Pertentangan antara kelompok prodemokrasi dan otoritas Hong Kong mengeras. Demonstrasi dua hari di bandara mempertegas situasi yang memburuk itu.
Penerbangan dibatalkan sebab demonstrasi berlangsung di gedung Bandara Hong Kong. Pada Selasa (13/8/2019), berbagai upaya pun dilakukan petugas keamanan untuk membubarkan demonstran. Sebagian penerbangan dilaporkan mulai beroperasi pada Rabu kemarin.
Aksi di bandara merupakan bagian dari meningkatnya unjuk rasa di Hong Kong. Demonstrasi dimulai pada Juni lalu untuk menentang rencana otoritas Hong Kong membuat Undang-Undang (UU) Ekstradisi sebab dinilai bisa memungkinkan orang yang melanggar hukum dikirim ke China daratan. Jika disahkan, Rancangan UU Ekstradisi dipandang membuat Beijing dapat meningkatkan tekanan terhadap aktivis prodemokrasi. Otoritas Hong Kong telah menghentikan pembahasannya.

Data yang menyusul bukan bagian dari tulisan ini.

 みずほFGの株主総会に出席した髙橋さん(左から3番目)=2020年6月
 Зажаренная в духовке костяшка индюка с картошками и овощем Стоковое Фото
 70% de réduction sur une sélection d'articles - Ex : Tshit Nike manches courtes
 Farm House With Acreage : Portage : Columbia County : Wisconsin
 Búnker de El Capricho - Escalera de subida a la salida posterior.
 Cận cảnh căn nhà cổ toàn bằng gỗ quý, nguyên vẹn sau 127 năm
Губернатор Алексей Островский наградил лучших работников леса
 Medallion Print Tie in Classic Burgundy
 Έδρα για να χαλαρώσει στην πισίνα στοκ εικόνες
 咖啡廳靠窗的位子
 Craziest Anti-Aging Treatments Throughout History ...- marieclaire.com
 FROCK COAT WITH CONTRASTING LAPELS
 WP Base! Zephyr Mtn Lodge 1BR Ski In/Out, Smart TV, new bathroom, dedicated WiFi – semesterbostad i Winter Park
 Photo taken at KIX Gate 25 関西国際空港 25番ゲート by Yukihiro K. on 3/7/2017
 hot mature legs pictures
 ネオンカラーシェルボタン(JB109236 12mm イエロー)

Namun, demonstrasi tak berhenti. Sejak Juni, demonstrasi rutin terjadi dan kian mengeras. Dari semula menuntut RUU Ekstradisi dicabut, pengunjuk rasa kini meminta Pemimpin Hong Kong Carrie Lam mundur dan menggelar investigasi terhadap kekerasan yang dilakukan polisi.

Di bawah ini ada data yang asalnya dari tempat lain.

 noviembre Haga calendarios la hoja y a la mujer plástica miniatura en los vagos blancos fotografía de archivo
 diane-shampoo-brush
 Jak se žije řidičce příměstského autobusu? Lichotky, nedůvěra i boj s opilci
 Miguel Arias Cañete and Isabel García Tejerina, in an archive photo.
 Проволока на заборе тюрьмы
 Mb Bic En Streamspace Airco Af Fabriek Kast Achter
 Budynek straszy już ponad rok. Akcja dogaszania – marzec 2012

Dampak dari bentrokan antara pengunjuk rasa dan polisi yang terus berlangsung menyebabkan jatuh korban luka-luka di pihak pengunjuk rasa ataupun aparat. Sekitar 700 demonstran juga sudah ditangkap sejak Juni lalu. Dalam aksi di bandara, beberapa orang yang diduga aparat China dipukuli.
Dampak dari apa yang terjadi di Hong Kong tentu saja menyentuh aspek ekonomi, apalagi wilayah itu merupakan salah satu pusat bisnis penting di Asia. Seperti ditulis media CNN, Kamar Dagang Amerika Serikat di Hong Kong bulan lalu menyebut, sejumlah perusahaan telah melaporkan konsekuensi serius dari ”gangguan” yang terjadi di Hong Kong, meliputi hilangnya pendapatan, gangguan rantai pasokan, dan penundaan investasi.

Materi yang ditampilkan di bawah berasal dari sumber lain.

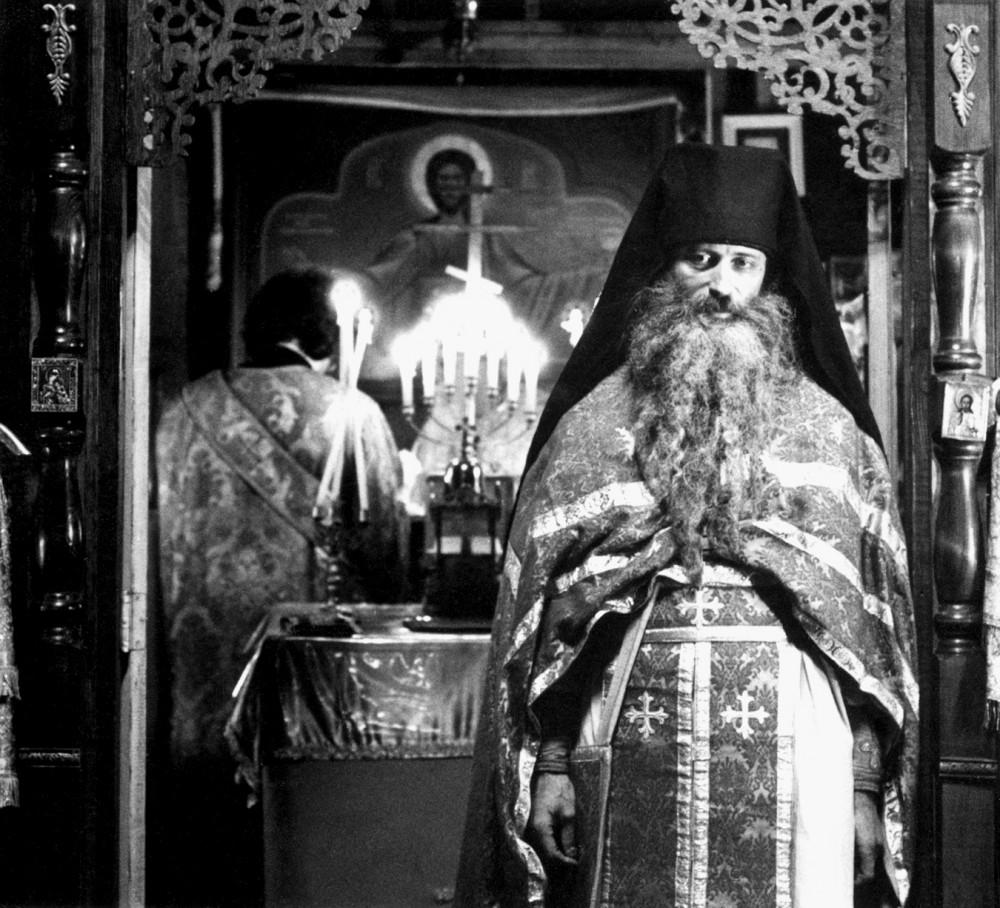 О. Серафим (Роуз) во время всенощного бдения накануне дня памяти прп. Германа Аляскинского. 1980 г. Фото о. Лаврентия Уильямса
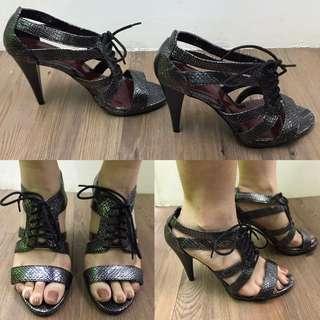 High Heels w/ Shoe Laces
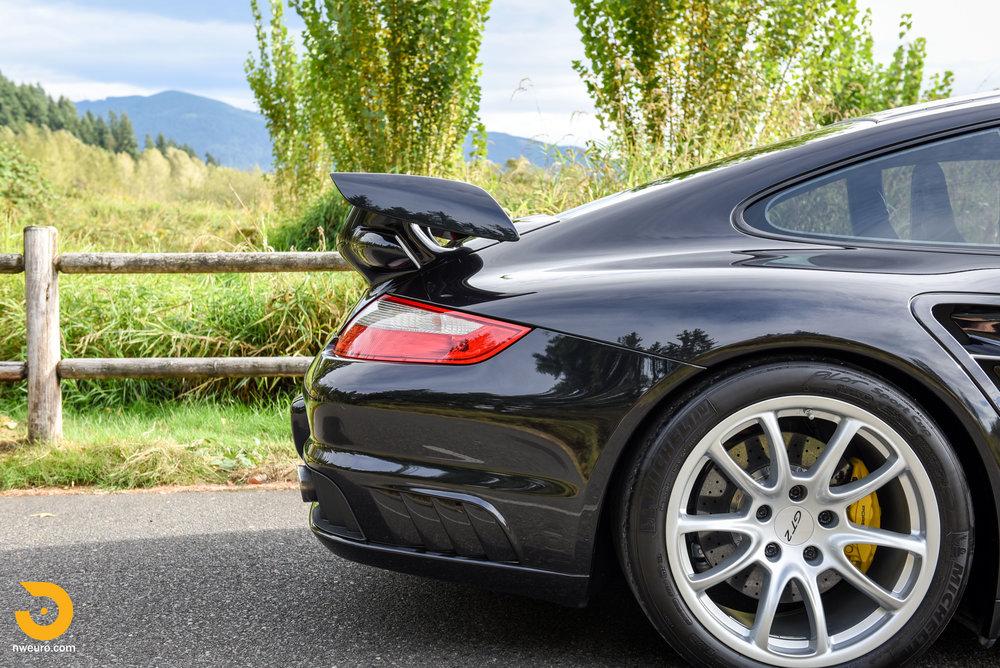 2008 Porsche GT2-14.jpg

Apa yang terjadi di Bandara Hong Kong pada Senin dan Selasa tampaknya bukan akhir dari ketegangan di wilayah itu. Besar kemungkinan demonstrasi keras dan diwarnai bentrokan akan terus terjadi. Sejumlah pihak asing sudah memberikan perhatian dalam isu ini, antara lain AS dan Inggris. Seperti ditulis harian ini pada Rabu kemarin, Komisaris Tinggi Perserikatan Bangsa-Bangsa (PBB) untuk Hak Asasi Manusia Michelle Bachelet, melalui pernyataan tertulis, juga mengimbau otoritas Hong Kong bertindak terukur untuk memastikan hak mengekspresikan pendapat dihormati.
Selain memberikan tekanan bagi otoritas setempat, eskalasi di Hong Kong bagaimanapun turut memberikan tekanan kepada Beijing, apalagi di tengah kondisi perang dagang AS-China. Di satu sisi, situasi yang berkembang di Hong Kong perlu ditangani, sementara di sisi lain, ekstra kehati-hatian diperlukan karena apa yang terjadi Hong Kong bisa memicu persoalan yang lebih serius.